Sopran-Stürme. Fagott-Feinheit.

MOZARTEUMORCHESTER / MINASI / TILLING

21/09/18 Haydn, Mozart, Beethoven und ein Mozart-Zeitgenosse? Klassischer geht’s nicht? Großer Irrtum. Nur im Programmheft niedergeschrieben war das erste Donnerstagskonzert „Klassik pur“. Im Großen Saal erklungen ist Musik, die die Tore der Klassik weit geöffnet hat Richtung Romantik und weit darüber hinaus.

Von Heidemarie Klabacher

Allein in den beiden Gesangszenen für eine Sopranistin am Rande des Nerven-Zusammenbruchs hat das Mozarteumorchester unter Leitung seines Chefdirigenten Riccardo Minasi einmal mehr deutlich gemacht, wie radikal ein Joseph Haydn sein konnte, ganz zu schweigen von einem Ludwig van Beethoven: Die Sopranistin Camilla Tilling war die Hauptdarstellerin in Joseph Haydns Szene und Arie Berenice, che fai Hob. XXIVa:10 und in Ludwig van Beethoven Szene und Arie Ah! Perfido! op. 65.

Beide Werke sind weniger Konzertarien, als Opern im Miniaturformat – gemessen an der Bandbreite der Emotionen und musikalisch-technischen Mittel, diese in Musik zu verwandeln. Grandios war am Donnerstag (20.9.) die Umsetzung durch Orchester, Dirigent und Sängerin: Höchstes Energieniveau bei höchster Konzentration auf die Stimmigkeit der jeweiligen Stromstärke in schier jedem einzelnen Augenblick. Wenn die Oper „nur“ zwölf Minuten dauert, wechseln die Stimmungen quasi mit dem Wimpernschlag. Orchester und Sopranistin haben jedem dieser Wimpernschläge die Ausdruckskraft ganzer „Szenen“ verliehen.

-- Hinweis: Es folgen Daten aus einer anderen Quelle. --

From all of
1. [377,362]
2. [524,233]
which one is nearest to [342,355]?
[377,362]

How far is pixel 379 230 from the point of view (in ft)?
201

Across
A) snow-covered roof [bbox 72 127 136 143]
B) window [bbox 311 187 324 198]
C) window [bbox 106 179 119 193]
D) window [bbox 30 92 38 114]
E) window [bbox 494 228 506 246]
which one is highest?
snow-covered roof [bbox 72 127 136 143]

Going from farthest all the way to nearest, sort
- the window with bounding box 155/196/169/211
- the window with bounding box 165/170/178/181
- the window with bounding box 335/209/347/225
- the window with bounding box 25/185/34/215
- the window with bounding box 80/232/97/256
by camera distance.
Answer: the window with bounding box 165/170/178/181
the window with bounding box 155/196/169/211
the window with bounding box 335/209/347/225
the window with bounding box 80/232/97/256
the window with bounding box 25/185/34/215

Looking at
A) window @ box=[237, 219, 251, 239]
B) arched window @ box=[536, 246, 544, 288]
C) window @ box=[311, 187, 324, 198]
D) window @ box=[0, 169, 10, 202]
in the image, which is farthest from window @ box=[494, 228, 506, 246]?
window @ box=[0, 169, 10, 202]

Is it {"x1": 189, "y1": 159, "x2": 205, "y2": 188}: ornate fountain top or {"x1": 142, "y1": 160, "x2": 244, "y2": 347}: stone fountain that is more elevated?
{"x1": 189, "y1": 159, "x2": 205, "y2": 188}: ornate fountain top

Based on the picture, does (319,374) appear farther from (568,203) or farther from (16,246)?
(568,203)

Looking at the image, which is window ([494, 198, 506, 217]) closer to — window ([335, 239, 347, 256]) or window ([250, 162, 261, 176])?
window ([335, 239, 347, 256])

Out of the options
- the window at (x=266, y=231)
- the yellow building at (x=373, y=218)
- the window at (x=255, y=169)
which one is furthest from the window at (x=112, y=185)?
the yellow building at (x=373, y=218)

Camilla Tillings technische Souveränität wird nur noch von der Klangschönheit ihrer Stimmer übertroffen – und umgekehrt. Im dramatischsten Ausbruch keine Übertreibung, kein Forcieren, im feinsten Pianissimo die Klangfülle einer großen und auch über eine lange Karriere hinweg gut „behandelten“ Stimme voller Wärme und Strahlkraft. Ein Erlebnis!

Eingebettet und dramaturgisch klug positioniert zwischen diese beiden emotionalen Malströmen war mit Anton Eberls Symphonie C-Dur w.o.n. 7 das Herzstück des Abends. Anton Eberl war ein Lehrer und Freund Mozarts, der Witwe und Schwägerin des Komponisten nach dessen Tod noch auf Konzertreisen begleitet hat, erzählt Gottfried Franz Kasparek im Programmheft. Aussucht hat sich das Mozarteumorchester mit der C-Dur Symphonie eine Jugendwerk, in dem viel Mozart und einiges an Haydn spürbar ist. Doch nur kurz würde man sich den Kopf zerbrechen, welche „frühe“ Mozart-Symphonie das denn sei – zu eigenständig in vielen feinen Details kommt dieses feine schwungvolle Werk daher. Riccardo Miniasi hat mit seinem Temperament dem Werk nicht etwa beredt auf die Sprünge geholfen, er hat vielmehr federn und springen lassen, was ohnehin da ist. Mehr Anton Eberl im Konzert, kann man nach der Begegnung mit dieser „Rarität“ nur fordern.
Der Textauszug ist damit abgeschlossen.